## TAREFA A
Responda com base no trecho sobre o sistema de justiça:
(i) De que ano é a Constituição Federal citada?
(ii) Quais são os dois protagonistas principais do sistema de justiça mencionados?
(iii) Que lugar é chamado de "sítio ideal para fermentar essa ebulição de proposições"?

## TRECHO SELECIONADO
----------------
Por Euzamara de Carvalho* e Marilia Lomanto Veloso**

 

Uma das maiores sonegações do racismo é o confisco da palavra [...]. O abafamento das vozes negras em última instância tem garantido a naturalização do terror racial, vendido o extermínio como necessidade e projetado o genocídio como consenso blindado a qualquer questionamento consequente. (Ana Flauzina e Felipe Freitas, Discursos Negros)

 

Juristas “quase sempre” se alimentam de disputas teóricas e da construção de paradigmas com os quais estimulam pautas em torno do Direito na sua mais fiel tradução: instrumentalizar as classes dominantes para manter a vitalidade do modo de produção capitalista.

A Academia é o sítio ideal para fermentar essa ebulição de proposições e preparar sujeitos “brancos” para “governar” o mundo. Nessa perspectiva, abrem-se trincheiras para estruturas e superestruturas de racionalidade de precisão cirúrgica, identificadas por um aparato organizado de Estado: o sistema de justiça, autoritário, excludente, monolítico, pleno de “colonialismo ideológico”, que funciona como uma “agência burocratizada, aliada do poder e de realização de acordos e pactos na política de interesses”.

Esse sistema de justiça “contramajoritário e, por natureza, garantista”, sem contrapartida nas prerrogativas (Jose Genoino, I Ciclo de Formação ABJD), empoderado pelo Constituinte, tenta consolidar um desenho no imaginário do “planeta jurídico” conformado com sua função “instrumental, política e simbólica”.

Não obstante essa intencionalidade, seus protagonistas principais – Poder Judiciário e Ministério Público – se ressignificam no campo das contradições sociais e se afirmam como “possibilidades de esperança dilacerada” (Vilma Reis, I Ciclo de Formação ABJD), adiando a exigência de que passem a “redefinir seus espaços de atuação e forjar uma identidade funcional mais precisa” (José Eduardo Faria. https://www.scielo.br/scielo).

A Constituição Federal de 1988, “fruto e produto de lutas e de acordos”, marcada pela participação popular, se constitui um espaço de disputas que fomenta alianças entre os corpos vulneráveis e organizados na resistência. Com isso, amplia o surgir de pontes que provocam a interlocução entre uma pluralidade e diversidade de sujeitos coletivos, amalgamados por um projeto de sociedade inclusiva, justa e comprometida com a efetivação de pautas construídas pelas forças populares.
----------------
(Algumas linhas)
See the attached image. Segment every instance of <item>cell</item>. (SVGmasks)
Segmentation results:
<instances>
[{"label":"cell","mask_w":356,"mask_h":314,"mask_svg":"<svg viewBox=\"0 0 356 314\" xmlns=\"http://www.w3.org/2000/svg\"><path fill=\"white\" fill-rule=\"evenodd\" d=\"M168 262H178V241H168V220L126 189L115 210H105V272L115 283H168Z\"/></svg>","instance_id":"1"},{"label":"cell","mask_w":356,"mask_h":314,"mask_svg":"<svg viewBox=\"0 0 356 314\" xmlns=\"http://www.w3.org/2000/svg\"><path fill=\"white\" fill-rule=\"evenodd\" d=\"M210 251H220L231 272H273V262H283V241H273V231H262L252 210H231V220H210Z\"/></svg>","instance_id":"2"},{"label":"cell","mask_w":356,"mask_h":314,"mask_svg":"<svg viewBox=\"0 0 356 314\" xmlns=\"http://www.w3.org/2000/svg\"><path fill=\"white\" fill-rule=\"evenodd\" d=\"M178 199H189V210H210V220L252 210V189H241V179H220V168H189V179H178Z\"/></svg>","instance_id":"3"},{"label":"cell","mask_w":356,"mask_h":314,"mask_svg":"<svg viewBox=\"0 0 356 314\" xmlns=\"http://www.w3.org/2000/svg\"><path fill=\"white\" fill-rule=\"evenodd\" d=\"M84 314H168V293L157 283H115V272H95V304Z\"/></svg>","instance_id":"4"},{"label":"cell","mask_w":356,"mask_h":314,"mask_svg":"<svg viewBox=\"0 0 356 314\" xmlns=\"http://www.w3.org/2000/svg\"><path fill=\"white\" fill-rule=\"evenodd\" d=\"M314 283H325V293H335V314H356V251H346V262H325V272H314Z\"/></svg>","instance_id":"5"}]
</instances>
----------------
## TAREFA B
Apresente as linhas reunidas sob "Algumas linhas" como uma lista JSON de strings, com uma string para cada linha e sem as linhas em branco.

## RESPOSTA A
(i) 1988.
(ii) O Poder Judiciário e o Ministério Público.
(iii) A Academia.

## RESPOSTA B
[
  "See the attached image. Segment every instance of <item>cell</item>. (SVGmasks)",
  "Segmentation results:",
  "<instances>",
  "[{\"label\":\"cell\",\"mask_w\":356,\"mask_h\":314,\"mask_svg\":\"<svg viewBox=\\\"0 0 356 314\\\" xmlns=\\\"http://www.w3.org/2000/svg\\\"><path fill=\\\"white\\\" fill-rule=\\\"evenodd\\\" d=\\\"M168 262H178V241H168V220L126 189L115 210H105V272L115 283H168Z\\\"/></svg>\",\"instance_id\":\"1\"},{\"label\":\"cell\",\"mask_w\":356,\"mask_h\":314,\"mask_svg\":\"<svg viewBox=\\\"0 0 356 314\\\" xmlns=\\\"http://www.w3.org/2000/svg\\\"><path fill=\\\"white\\\" fill-rule=\\\"evenodd\\\" d=\\\"M210 251H220L231 272H273V262H283V241H273V231H262L252 210H231V220H210Z\\\"/></svg>\",\"instance_id\":\"2\"},{\"label\":\"cell\",\"mask_w\":356,\"mask_h\":314,\"mask_svg\":\"<svg viewBox=\\\"0 0 356 314\\\" xmlns=\\\"http://www.w3.org/2000/svg\\\"><path fill=\\\"white\\\" fill-rule=\\\"evenodd\\\" d=\\\"M178 199H189V210H210V220L252 210V189H241V179H220V168H189V179H178Z\\\"/></svg>\",\"instance_id\":\"3\"},{\"label\":\"cell\",\"mask_w\":356,\"mask_h\":314,\"mask_svg\":\"<svg viewBox=\\\"0 0 356 314\\\" xmlns=\\\"http://www.w3.org/2000/svg\\\"><path fill=\\\"white\\\" fill-rule=\\\"evenodd\\\" d=\\\"M84 314H168V293L157 283H115V272H95V304Z\\\"/></svg>\",\"instance_id\":\"4\"},{\"label\":\"cell\",\"mask_w\":356,\"mask_h\":314,\"mask_svg\":\"<svg viewBox=\\\"0 0 356 314\\\" xmlns=\\\"http://www.w3.org/2000/svg\\\"><path fill=\\\"white\\\" fill-rule=\\\"evenodd\\\" d=\\\"M314 283H325V293H335V314H356V251H346V262H325V272H314Z\\\"/></svg>\",\"instance_id\":\"5\"}]",
  "</instances>"
]